▸ The exercise: Reproduce the listing below word for word, leaving out the pictures.

▸ Data to use:
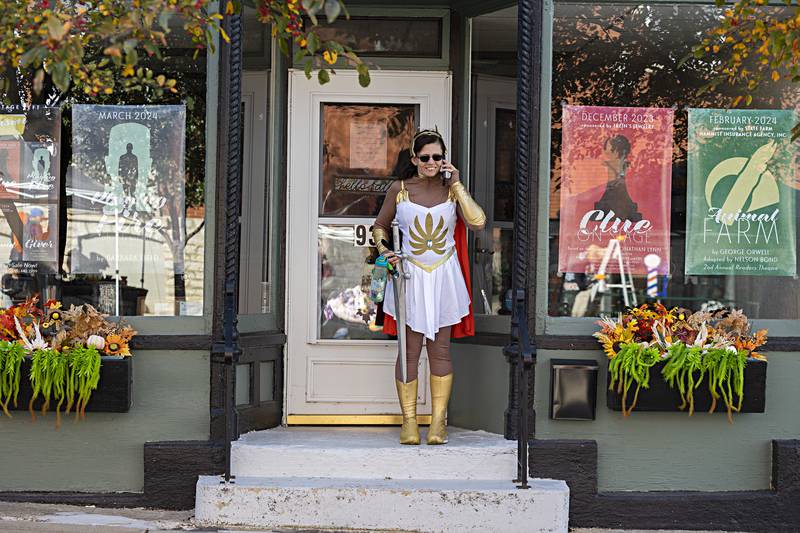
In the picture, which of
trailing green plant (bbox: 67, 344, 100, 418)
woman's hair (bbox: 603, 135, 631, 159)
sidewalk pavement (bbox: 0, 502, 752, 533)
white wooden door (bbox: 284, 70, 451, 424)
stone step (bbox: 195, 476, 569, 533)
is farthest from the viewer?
white wooden door (bbox: 284, 70, 451, 424)

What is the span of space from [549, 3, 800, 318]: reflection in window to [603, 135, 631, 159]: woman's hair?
0.21m

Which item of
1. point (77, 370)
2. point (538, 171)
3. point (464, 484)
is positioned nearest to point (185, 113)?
point (77, 370)

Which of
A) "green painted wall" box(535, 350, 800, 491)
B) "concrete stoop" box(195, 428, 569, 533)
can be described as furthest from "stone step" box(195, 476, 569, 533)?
"green painted wall" box(535, 350, 800, 491)

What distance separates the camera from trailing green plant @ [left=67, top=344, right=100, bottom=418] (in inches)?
261

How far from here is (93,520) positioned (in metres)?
6.52

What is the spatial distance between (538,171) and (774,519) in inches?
98.5

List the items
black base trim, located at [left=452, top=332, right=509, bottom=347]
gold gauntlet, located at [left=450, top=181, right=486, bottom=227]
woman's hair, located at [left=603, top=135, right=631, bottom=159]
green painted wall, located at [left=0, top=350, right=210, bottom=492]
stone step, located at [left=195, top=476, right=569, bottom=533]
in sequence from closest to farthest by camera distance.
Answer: stone step, located at [left=195, top=476, right=569, bottom=533] < green painted wall, located at [left=0, top=350, right=210, bottom=492] < gold gauntlet, located at [left=450, top=181, right=486, bottom=227] < woman's hair, located at [left=603, top=135, right=631, bottom=159] < black base trim, located at [left=452, top=332, right=509, bottom=347]

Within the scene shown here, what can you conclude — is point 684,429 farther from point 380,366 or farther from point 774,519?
point 380,366

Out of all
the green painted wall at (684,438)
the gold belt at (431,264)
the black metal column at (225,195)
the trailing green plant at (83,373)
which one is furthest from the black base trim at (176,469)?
the green painted wall at (684,438)

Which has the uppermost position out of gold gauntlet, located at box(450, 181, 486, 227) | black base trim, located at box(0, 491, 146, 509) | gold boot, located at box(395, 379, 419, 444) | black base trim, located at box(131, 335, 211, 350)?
gold gauntlet, located at box(450, 181, 486, 227)

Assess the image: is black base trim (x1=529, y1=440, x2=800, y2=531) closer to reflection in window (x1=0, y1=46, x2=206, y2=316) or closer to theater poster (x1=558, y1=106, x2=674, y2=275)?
theater poster (x1=558, y1=106, x2=674, y2=275)

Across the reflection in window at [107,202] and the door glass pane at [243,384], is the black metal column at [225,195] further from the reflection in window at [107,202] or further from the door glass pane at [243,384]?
the door glass pane at [243,384]

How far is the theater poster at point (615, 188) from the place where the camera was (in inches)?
281

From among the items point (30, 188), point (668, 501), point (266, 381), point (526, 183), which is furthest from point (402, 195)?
point (668, 501)
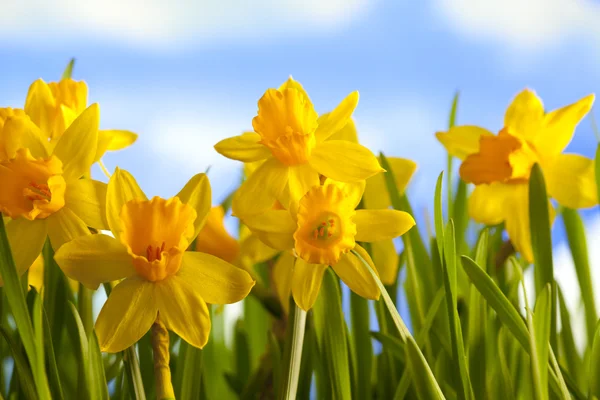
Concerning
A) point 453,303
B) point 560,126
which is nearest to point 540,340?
point 453,303

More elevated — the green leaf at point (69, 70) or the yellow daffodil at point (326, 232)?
the green leaf at point (69, 70)

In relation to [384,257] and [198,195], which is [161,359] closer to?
[198,195]

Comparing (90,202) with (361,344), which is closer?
(90,202)

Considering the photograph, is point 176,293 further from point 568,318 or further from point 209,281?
point 568,318

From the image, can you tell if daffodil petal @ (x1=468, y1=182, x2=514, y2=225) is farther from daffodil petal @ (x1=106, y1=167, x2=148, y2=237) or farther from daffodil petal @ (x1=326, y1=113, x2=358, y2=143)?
daffodil petal @ (x1=106, y1=167, x2=148, y2=237)

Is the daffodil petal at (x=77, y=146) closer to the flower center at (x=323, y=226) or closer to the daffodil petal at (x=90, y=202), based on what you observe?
the daffodil petal at (x=90, y=202)

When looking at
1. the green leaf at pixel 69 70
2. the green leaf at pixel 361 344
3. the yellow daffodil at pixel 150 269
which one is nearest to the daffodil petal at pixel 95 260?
the yellow daffodil at pixel 150 269
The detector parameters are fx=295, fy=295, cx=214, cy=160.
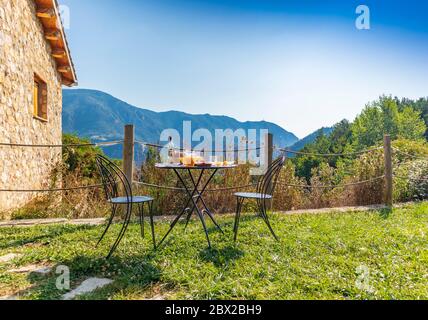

▸ Output:
In the picture, which of
trailing green plant (bbox: 67, 344, 100, 418)
woman's hair (bbox: 603, 135, 631, 159)
sidewalk pavement (bbox: 0, 502, 752, 533)
white wooden door (bbox: 284, 70, 451, 424)
stone step (bbox: 195, 476, 569, 533)
is farthest from the viewer?
white wooden door (bbox: 284, 70, 451, 424)

What is the span of space from [549, 3, 800, 318]: reflection in window to [603, 135, 631, 159]: woman's hair?
0.21m

Which item of
1. point (77, 370)
2. point (538, 171)
3. point (464, 484)
is positioned nearest to point (185, 113)?
point (77, 370)

Which of
A) "green painted wall" box(535, 350, 800, 491)
B) "concrete stoop" box(195, 428, 569, 533)
can be described as furthest from "stone step" box(195, 476, 569, 533)?
"green painted wall" box(535, 350, 800, 491)

What distance separates the camera from trailing green plant @ [left=67, top=344, right=100, bottom=418] (in inches)?
261

How far from here is (93,520) positioned (in metres)?
6.52

What is the spatial distance between (538,171) and (774,519) in inches?
98.5

List the items
black base trim, located at [left=452, top=332, right=509, bottom=347]
gold gauntlet, located at [left=450, top=181, right=486, bottom=227]
woman's hair, located at [left=603, top=135, right=631, bottom=159]
green painted wall, located at [left=0, top=350, right=210, bottom=492]
stone step, located at [left=195, top=476, right=569, bottom=533]
in sequence from closest to farthest by camera distance.
Answer: stone step, located at [left=195, top=476, right=569, bottom=533] < green painted wall, located at [left=0, top=350, right=210, bottom=492] < gold gauntlet, located at [left=450, top=181, right=486, bottom=227] < woman's hair, located at [left=603, top=135, right=631, bottom=159] < black base trim, located at [left=452, top=332, right=509, bottom=347]

Within the scene shown here, what can you conclude — is point 684,429 farther from point 380,366 or farther from point 774,519?
point 380,366

Out of all
the green painted wall at (684,438)
the gold belt at (431,264)
the black metal column at (225,195)
the trailing green plant at (83,373)
which one is furthest from the black base trim at (176,469)?
the green painted wall at (684,438)

Which has the uppermost position out of gold gauntlet, located at box(450, 181, 486, 227) | black base trim, located at box(0, 491, 146, 509) | gold boot, located at box(395, 379, 419, 444) | black base trim, located at box(131, 335, 211, 350)?
gold gauntlet, located at box(450, 181, 486, 227)

Assess the image: is black base trim (x1=529, y1=440, x2=800, y2=531) closer to reflection in window (x1=0, y1=46, x2=206, y2=316) or closer to theater poster (x1=558, y1=106, x2=674, y2=275)?
theater poster (x1=558, y1=106, x2=674, y2=275)

Across the reflection in window at [107,202] and the door glass pane at [243,384], is the black metal column at [225,195] further from the reflection in window at [107,202] or further from the door glass pane at [243,384]?
the door glass pane at [243,384]

How far is the theater poster at point (615, 188) from the place where the camera was (in inches)?
281

From among the items point (30, 188), point (668, 501), point (266, 381), point (526, 183), which is furthest from point (402, 195)?
point (668, 501)
Concerning
A) point 453,303
B) point 560,126
which is nearest to point 540,340?
point 453,303

More elevated — the green leaf at point (69, 70) or the yellow daffodil at point (326, 232)?
the green leaf at point (69, 70)

In relation to [384,257] and [198,195], which is [161,359] closer to?
[198,195]

Comparing (90,202) with (361,344), which is closer?
(90,202)

Considering the photograph, is point 176,293 further from point 568,318 or further from point 209,281?
point 568,318

From the image, can you tell if daffodil petal @ (x1=468, y1=182, x2=514, y2=225) is farther from daffodil petal @ (x1=106, y1=167, x2=148, y2=237) or farther from daffodil petal @ (x1=326, y1=113, x2=358, y2=143)?
daffodil petal @ (x1=106, y1=167, x2=148, y2=237)

Is the daffodil petal at (x=77, y=146) closer to the flower center at (x=323, y=226) or closer to the daffodil petal at (x=90, y=202), based on what you observe?
the daffodil petal at (x=90, y=202)

When looking at
1. the green leaf at pixel 69 70
2. the green leaf at pixel 361 344
3. the yellow daffodil at pixel 150 269
which one is nearest to the daffodil petal at pixel 95 260?
the yellow daffodil at pixel 150 269
The detector parameters are fx=295, fy=295, cx=214, cy=160.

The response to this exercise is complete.